Motherhood – Sheila Heti
Hybrid. I went to a party and all the women in their mid-thirties were talking about this book. It made me glad that I’m past my childbearing time. So did this book.

The Farm – Joanne Ramos
Novel. A story about making babies for money, for the very rich in fact, and the classism and racism that go with that. A page-turner, I really enjoyed the concept and writing of this debut novel.

Confessions of a Recovering Environmentalist – Paul Kingsnorth
Non-fiction. Essays about the modern crisis in our environment and in the environmental movement. Kingsnorth writes all the things I think (but more articulately, so reading his work is like having a conversation with a known friend – something I appreciate, but it also gets a bit boring after awhile.

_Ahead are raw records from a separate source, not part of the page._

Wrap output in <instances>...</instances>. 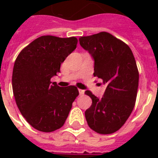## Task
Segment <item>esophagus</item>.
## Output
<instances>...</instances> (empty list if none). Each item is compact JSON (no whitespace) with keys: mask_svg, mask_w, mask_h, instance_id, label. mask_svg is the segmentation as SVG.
Instances as JSON below:
<instances>
[{"mask_svg":"<svg viewBox=\"0 0 158 158\" xmlns=\"http://www.w3.org/2000/svg\"><path fill=\"white\" fill-rule=\"evenodd\" d=\"M78 91H79L80 95H84V93H85V90H83V89H78Z\"/></svg>","mask_w":158,"mask_h":158,"instance_id":"esophagus-1","label":"esophagus"}]
</instances>
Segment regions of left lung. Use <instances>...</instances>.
Wrapping results in <instances>:
<instances>
[{"mask_svg":"<svg viewBox=\"0 0 158 158\" xmlns=\"http://www.w3.org/2000/svg\"><path fill=\"white\" fill-rule=\"evenodd\" d=\"M80 45L94 60V77L106 86L103 97L90 91L91 107L85 112L89 127L99 134H112L131 115L139 87V70L131 48L107 32L79 38Z\"/></svg>","mask_w":158,"mask_h":158,"instance_id":"left-lung-1","label":"left lung"}]
</instances>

2 Comments on “Post #3168: One-sentence reviews for the first half of 2019

  1. Reblogged this on Margaret Moon and commented:
    Thought I’d reblog this list for all of my readerly friends as I know how much you all love reading suggestions. There are some interesting titles on the list, some are already on my TBR, but others are new to me. I’m looking forward to reading “How to be a person in the world” by Heather Havrilesky as well as Curtis Sittenfeld’s collection of essays.

  2. I am on John Boyne marathon; novel #7 right now. I started with The Absolutist, set in WW1, in which I learned so much about which I had no awareness. The term “white feather” now takes on a whole new significance to me. I very much appreciate his dedication to research. BTW, I think Maurice Swift in Ladder to the Sky is perhaps the most hateful protagonist I have ever encountered. He is very similar to a character in an another much earlier novel, Next of Kin.